In a fit of New Year zeal, we started (note that I said ‘started’) a bit of a clear-up of what for want of a better word you might call ‘stuff’. Out of this stuff emerged some old family photographs, reminding me that I should organise them a bit better and finally get around to finding out more about the people featured in them, adding to sometimes unreliable family tales. Those with subscriptions to Ancestry or other genealogical databases will know immediately what’s coming: I was soon addicted.
What might this sorry story have to do with horticulture? Bear with me, please.
Amongst the stuff were box-loads of index cards recording research material that we had produced literally decades ago in pre-Google times. The purpose of the research was to compile a database of British and Irish Journalists – at least that task was accomplished and published!- and my Ancestry addiction offered the chance to do a bit of editing.
Here we reach the point of this post. Among the information gleaned from the records of the Society of Women Journalists at the British Library and other sources was a biographical sketch of Helen Colt, a fellow of the RHS. In the 1911 census Helen Ann Mary Colt, of 4 Priory Court Mansions, Mazenod Avenue, West Hampstead, gave her occupation as ‘jobbing gardener’. Indeed the project had already noted one of her appearances in print on the subject:
Woman’s Platform, interviewed on jobbing gardening as a career for women, March 1912.

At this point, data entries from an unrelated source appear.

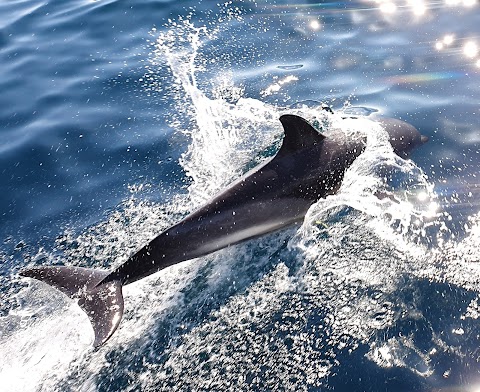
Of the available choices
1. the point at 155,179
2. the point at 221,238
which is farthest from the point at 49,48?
the point at 221,238

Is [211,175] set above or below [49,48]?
below

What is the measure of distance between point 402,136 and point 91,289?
473 cm

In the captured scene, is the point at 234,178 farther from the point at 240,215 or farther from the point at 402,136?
the point at 402,136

A photograph of Helen Colt appeared in the Daily Mirror on 16 March 1915 accompanying an article in which she demonstrated the use of a rake and a spade and in the same month The Globe reminded readers that she gave lectures to teachers on school gardening every Saturday at the Royal Botanic Gardens, Regent’s Park. But Helen Colt wasn’t active only in this country during the war. In August 1917 she was one of a party of professional women gardeners organised under the Women’s Auxiliary Army Corps to advise on the tending of British war graves in France. Furthermore:
In 1920 she established [an] organisation with the object of restoring and provisioning the small gardens attached to local schools in the areas of France that had been devastated by war. This involved the encouragement of English schoolchildren to help by contributing seeds and plants to the project. By mid-1923 she reported that 250 gardens attached to elementary schools in France had been restored and provisioned through the action of the organisation. [Notes taken from https://scoop-database.com/%5D
The coincidences of the title of this post relate only partly to the recovery of these index cards and my family tree obsession. In November 2021 – just two months ago – Maria Precedo, a volunteer with the London Gardens Trust, submitted a blog post about Helen Colt to the LGT site. * I found this via a Google search for Helen Colt after we unearthed our ‘stuff’ and I assume that the research is part of the Gardens Trust’s current interest in forgotten women gardeners. **
Exactly 140 years after her birth, Helen Colt seems to be having a moment.